Извлечённый текст
↓

На их связь с крыльями он постоянно
намекает, он всегда помнит о своей
крылатости. Весной скажет он:
И как не верить в новую игру -
В рифмованные небылицы,
Когда кашне трепещет на ветру
В том месте, где крыло у птицы.
Ночь, как и
сон, возвращают поэту крылья. Руки
тогда как бы "тают", а крылья
появляются у предплечья:
Ночью руки до плеча растают -
Мы крылаты снова на досуге.
Ночью наши души улетают.
И когда поэт
хочет образно выразить водораздел
между романтикой прошлого и
трезвостью настоящего, он находит
неожиданный, но убедительный образ:
Но мудрость трудно отстоять у счастья
И крыльями раздвоены года...
Понятно, что
птица будет в образности Головиной
играть существенную роль. Из
многих примеров возьму только один,
но очень типичный:
Душа устроилась внутри,
Как возвратившаяся птица.

↑

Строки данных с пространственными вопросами
↓

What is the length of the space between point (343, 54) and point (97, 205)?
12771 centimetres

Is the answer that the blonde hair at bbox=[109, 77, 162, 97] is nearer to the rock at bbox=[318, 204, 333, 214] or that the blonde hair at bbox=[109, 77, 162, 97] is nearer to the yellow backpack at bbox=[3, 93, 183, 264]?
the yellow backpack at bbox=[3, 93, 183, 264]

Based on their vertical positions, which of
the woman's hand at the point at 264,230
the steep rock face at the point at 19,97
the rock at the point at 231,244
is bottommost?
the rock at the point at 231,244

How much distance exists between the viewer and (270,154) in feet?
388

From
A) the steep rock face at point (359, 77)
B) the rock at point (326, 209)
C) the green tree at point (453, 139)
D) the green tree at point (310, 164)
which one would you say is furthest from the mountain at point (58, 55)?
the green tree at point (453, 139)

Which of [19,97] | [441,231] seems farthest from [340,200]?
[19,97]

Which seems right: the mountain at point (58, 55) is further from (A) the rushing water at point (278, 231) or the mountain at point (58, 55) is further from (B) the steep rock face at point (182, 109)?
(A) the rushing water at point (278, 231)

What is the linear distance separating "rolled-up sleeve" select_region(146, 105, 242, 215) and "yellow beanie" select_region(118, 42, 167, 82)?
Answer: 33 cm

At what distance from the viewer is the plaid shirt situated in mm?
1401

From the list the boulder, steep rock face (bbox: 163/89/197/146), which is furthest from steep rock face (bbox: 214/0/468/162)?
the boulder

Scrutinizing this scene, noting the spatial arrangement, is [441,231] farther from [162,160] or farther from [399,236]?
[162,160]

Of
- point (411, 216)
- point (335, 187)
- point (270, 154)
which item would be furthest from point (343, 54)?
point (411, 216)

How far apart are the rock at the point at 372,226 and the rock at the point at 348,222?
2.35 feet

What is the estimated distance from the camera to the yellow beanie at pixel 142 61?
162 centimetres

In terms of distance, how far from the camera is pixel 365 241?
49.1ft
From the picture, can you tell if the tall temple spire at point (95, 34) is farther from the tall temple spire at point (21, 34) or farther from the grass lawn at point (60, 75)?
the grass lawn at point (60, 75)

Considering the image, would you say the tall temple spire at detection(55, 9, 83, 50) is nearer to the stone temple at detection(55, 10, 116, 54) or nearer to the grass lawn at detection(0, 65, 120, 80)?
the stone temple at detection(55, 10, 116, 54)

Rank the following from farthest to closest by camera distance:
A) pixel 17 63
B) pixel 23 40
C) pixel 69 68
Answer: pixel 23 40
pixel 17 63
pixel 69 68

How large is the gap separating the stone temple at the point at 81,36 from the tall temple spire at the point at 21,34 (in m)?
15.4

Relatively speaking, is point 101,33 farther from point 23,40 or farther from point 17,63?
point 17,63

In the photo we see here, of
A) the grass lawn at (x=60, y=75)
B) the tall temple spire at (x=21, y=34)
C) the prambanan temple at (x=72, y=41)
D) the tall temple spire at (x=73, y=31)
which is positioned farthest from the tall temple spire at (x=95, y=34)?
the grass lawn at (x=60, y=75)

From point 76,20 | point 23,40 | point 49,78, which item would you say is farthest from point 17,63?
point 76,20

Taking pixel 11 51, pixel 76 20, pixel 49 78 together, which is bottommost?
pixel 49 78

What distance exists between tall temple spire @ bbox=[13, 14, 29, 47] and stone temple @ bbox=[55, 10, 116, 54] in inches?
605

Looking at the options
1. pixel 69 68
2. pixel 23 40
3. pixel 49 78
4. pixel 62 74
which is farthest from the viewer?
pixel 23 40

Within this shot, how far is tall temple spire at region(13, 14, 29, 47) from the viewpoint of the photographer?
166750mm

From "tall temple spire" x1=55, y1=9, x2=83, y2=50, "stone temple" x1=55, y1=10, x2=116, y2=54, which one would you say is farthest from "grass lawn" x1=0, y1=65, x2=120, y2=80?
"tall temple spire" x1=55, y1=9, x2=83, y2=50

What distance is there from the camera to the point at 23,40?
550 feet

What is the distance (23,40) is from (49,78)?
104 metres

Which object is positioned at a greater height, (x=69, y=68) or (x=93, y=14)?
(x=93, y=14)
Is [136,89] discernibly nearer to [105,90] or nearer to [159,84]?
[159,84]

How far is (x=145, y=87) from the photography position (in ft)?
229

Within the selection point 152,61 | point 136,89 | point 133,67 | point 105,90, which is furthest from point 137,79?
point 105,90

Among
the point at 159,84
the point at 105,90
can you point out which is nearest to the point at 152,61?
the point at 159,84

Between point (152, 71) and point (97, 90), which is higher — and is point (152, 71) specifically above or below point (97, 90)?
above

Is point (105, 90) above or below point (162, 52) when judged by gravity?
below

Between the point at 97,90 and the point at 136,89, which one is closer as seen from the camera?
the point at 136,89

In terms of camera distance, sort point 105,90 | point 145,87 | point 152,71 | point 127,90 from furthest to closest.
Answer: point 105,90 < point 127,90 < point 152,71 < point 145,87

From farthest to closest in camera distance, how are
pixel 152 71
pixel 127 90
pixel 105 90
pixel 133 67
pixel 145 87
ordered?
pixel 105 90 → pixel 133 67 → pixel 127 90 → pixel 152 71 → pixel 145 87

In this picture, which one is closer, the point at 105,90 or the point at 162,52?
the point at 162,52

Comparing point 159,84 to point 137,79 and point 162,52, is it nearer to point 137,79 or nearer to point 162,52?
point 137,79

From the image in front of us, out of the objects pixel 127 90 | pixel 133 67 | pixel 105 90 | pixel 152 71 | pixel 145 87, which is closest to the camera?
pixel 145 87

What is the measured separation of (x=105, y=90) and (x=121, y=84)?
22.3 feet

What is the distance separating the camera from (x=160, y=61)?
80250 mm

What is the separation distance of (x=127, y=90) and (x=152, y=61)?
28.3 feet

↑
↓

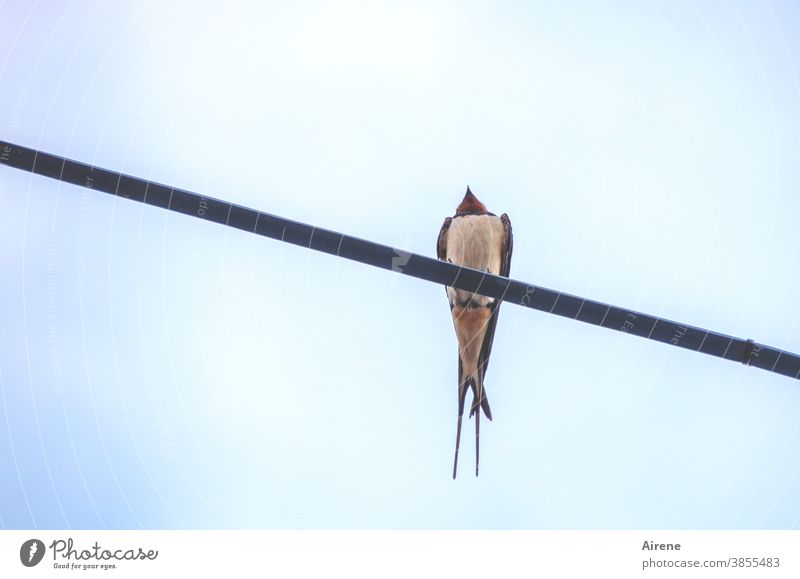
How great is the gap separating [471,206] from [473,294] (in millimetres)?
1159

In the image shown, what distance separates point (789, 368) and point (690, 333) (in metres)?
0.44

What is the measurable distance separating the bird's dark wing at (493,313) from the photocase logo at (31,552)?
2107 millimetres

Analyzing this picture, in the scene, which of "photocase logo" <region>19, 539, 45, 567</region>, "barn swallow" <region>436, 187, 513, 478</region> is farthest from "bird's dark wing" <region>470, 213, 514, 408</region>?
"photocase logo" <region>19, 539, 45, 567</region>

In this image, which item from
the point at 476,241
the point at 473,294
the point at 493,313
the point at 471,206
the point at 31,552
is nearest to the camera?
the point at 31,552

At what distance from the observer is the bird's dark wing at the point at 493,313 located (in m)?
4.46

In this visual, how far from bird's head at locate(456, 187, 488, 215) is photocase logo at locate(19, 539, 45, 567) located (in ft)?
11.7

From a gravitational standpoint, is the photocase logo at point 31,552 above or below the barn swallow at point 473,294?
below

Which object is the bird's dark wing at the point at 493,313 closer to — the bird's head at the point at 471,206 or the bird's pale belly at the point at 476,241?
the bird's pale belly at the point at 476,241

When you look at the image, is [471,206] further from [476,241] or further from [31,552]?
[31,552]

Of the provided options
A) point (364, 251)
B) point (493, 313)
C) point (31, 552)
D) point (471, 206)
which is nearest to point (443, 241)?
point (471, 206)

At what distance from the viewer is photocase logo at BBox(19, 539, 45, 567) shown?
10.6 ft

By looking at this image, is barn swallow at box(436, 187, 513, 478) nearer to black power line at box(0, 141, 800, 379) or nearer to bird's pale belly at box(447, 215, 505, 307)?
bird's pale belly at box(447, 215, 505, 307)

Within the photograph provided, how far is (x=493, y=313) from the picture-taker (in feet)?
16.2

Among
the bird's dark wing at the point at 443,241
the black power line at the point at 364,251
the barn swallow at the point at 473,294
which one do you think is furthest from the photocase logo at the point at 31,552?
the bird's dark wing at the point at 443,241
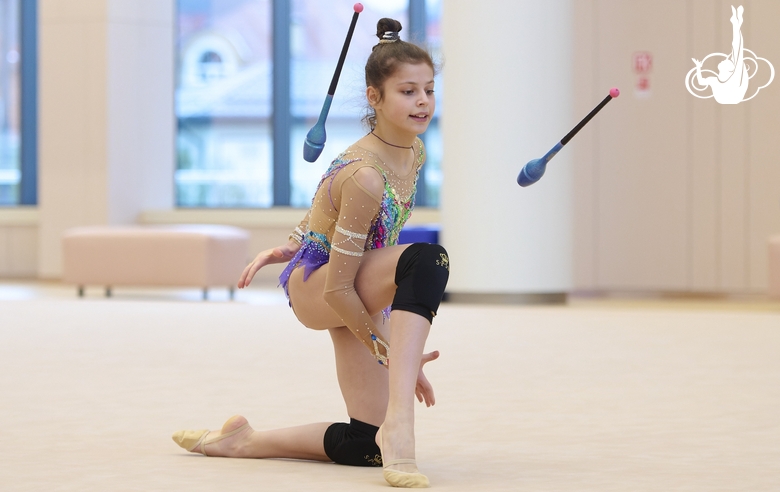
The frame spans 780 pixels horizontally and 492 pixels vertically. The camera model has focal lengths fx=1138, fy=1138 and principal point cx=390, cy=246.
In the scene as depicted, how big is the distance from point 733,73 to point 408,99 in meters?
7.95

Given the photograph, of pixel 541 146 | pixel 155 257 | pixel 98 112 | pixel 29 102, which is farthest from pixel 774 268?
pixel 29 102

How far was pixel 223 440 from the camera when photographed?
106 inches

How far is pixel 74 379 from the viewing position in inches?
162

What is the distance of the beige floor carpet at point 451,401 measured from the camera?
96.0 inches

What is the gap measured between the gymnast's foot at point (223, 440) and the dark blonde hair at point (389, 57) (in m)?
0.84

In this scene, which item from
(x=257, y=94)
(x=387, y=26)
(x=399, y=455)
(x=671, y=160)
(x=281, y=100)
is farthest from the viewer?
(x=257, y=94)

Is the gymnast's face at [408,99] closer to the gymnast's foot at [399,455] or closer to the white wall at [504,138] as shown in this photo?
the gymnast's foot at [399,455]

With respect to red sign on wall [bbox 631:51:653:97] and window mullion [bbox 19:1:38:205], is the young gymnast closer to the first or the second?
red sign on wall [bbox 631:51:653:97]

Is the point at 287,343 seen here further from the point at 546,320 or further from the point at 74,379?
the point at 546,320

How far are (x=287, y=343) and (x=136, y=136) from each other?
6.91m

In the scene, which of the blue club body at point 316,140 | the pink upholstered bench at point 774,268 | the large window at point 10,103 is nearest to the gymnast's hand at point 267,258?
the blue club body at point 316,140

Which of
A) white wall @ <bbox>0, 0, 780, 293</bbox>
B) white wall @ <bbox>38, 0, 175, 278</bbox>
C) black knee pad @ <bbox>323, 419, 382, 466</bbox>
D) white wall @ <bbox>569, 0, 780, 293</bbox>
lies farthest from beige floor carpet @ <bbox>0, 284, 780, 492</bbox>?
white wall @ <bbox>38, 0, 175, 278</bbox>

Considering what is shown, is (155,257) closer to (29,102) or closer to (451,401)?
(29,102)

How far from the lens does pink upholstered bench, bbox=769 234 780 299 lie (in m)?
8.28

↑

Задания для выполнения
1. Ответьте на вопросы по фрагменту о поэзии Головиной:
(a) В каком месте, согласно приведённым стихам, трепещет на ветру кашне?
(b) Что, по словам автора фрагмента, возвращает поэту крылья?
(c) С чем сравнивается душа в последнем приведённом примере?
2. Перепечатайте без изменений часть фрагмента о поэзии Головиной между словами «На их связь» и «снова на досуге.» включительно.

Ожидаемые результаты
1.
(a) В том месте, где крыло у птицы.
(b) Ночь и сон.
(c) С возвратившейся птицей.

2.
На их связь с крыльями он постоянно
намекает, он всегда помнит о своей
крылатости. Весной скажет он:
И как не верить в новую игру -
В рифмованные небылицы,
Когда кашне трепещет на ветру
В том месте, где крыло у птицы.
Ночь, как и
сон, возвращают поэту крылья. Руки
тогда как бы "тают", а крылья
появляются у предплечья:
Ночью руки до плеча растают -
Мы крылаты снова на досуге.